## Questions about scene geometry
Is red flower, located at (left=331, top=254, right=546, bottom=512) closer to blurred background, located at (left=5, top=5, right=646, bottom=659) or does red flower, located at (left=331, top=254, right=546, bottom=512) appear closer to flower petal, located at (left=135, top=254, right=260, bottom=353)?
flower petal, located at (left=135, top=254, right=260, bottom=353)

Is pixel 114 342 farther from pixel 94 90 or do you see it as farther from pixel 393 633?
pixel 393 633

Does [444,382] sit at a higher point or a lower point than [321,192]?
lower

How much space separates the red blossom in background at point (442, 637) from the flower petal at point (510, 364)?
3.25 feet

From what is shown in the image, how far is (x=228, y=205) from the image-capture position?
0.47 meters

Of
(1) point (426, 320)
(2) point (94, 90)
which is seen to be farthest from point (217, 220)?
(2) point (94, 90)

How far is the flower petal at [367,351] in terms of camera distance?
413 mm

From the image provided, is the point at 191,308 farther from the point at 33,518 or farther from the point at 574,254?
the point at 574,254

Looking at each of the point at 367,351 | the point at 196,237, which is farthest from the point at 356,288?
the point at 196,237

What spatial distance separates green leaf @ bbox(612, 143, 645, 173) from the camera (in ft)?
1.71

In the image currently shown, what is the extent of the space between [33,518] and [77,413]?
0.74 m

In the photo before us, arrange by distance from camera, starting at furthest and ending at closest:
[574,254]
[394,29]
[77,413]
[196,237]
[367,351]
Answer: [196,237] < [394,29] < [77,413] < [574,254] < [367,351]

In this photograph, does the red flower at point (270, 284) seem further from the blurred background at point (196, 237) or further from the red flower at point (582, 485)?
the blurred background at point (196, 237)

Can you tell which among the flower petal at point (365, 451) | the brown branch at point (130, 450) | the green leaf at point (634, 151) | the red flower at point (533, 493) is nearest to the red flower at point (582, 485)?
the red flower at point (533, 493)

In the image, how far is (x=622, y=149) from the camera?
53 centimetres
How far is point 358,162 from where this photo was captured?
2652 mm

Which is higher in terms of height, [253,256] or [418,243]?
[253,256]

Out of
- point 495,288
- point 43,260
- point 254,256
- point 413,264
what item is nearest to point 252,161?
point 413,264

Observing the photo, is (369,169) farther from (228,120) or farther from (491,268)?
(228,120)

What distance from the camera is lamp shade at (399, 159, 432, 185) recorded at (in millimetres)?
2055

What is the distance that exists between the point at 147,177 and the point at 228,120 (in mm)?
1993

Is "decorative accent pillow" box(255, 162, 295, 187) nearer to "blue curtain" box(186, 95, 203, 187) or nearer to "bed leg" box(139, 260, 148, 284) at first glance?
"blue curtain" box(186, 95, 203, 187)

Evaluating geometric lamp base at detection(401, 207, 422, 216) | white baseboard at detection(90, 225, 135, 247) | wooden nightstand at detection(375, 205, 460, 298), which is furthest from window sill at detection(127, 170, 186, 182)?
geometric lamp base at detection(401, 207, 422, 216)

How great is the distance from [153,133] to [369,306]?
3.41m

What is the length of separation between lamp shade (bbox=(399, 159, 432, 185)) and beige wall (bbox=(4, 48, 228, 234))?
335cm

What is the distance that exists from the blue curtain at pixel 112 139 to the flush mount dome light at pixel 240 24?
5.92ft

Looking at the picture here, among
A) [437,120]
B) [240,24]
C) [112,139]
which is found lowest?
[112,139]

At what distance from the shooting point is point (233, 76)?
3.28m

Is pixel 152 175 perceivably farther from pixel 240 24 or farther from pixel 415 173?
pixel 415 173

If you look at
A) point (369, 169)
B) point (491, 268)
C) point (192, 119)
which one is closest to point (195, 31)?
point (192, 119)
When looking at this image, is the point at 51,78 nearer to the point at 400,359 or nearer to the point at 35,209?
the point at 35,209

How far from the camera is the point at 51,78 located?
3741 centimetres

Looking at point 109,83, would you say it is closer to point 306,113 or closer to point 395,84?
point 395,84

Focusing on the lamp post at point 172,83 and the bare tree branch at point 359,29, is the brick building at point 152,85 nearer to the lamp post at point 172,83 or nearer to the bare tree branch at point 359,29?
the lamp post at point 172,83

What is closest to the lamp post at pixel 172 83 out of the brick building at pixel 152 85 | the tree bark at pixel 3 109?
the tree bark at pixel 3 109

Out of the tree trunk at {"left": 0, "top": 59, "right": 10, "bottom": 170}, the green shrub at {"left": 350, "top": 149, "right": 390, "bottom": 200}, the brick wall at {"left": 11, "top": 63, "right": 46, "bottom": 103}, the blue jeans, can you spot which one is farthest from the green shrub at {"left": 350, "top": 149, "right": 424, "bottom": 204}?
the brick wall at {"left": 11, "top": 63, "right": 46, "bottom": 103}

## Given exercise
Arrange the part that opens with the line containing "Out of the tree" and runs through the end of the rows as a Markdown table with the columns No. and Line, numbering each line and leaving out blank lines.

## Task output
| No. | Line |
|---|---|
| 1 | Out of the tree trunk at {"left": 0, "top": 59, "right": 10, "bottom": 170}, the green shrub at {"left": 350, "top": 149, "right": 390, "bottom": 200}, the brick wall at {"left": 11, "top": 63, "right": 46, "bottom": 103}, the blue jeans, can you spot which one is farthest from the green shrub at {"left": 350, "top": 149, "right": 424, "bottom": 204}? |
| 2 | the brick wall at {"left": 11, "top": 63, "right": 46, "bottom": 103} |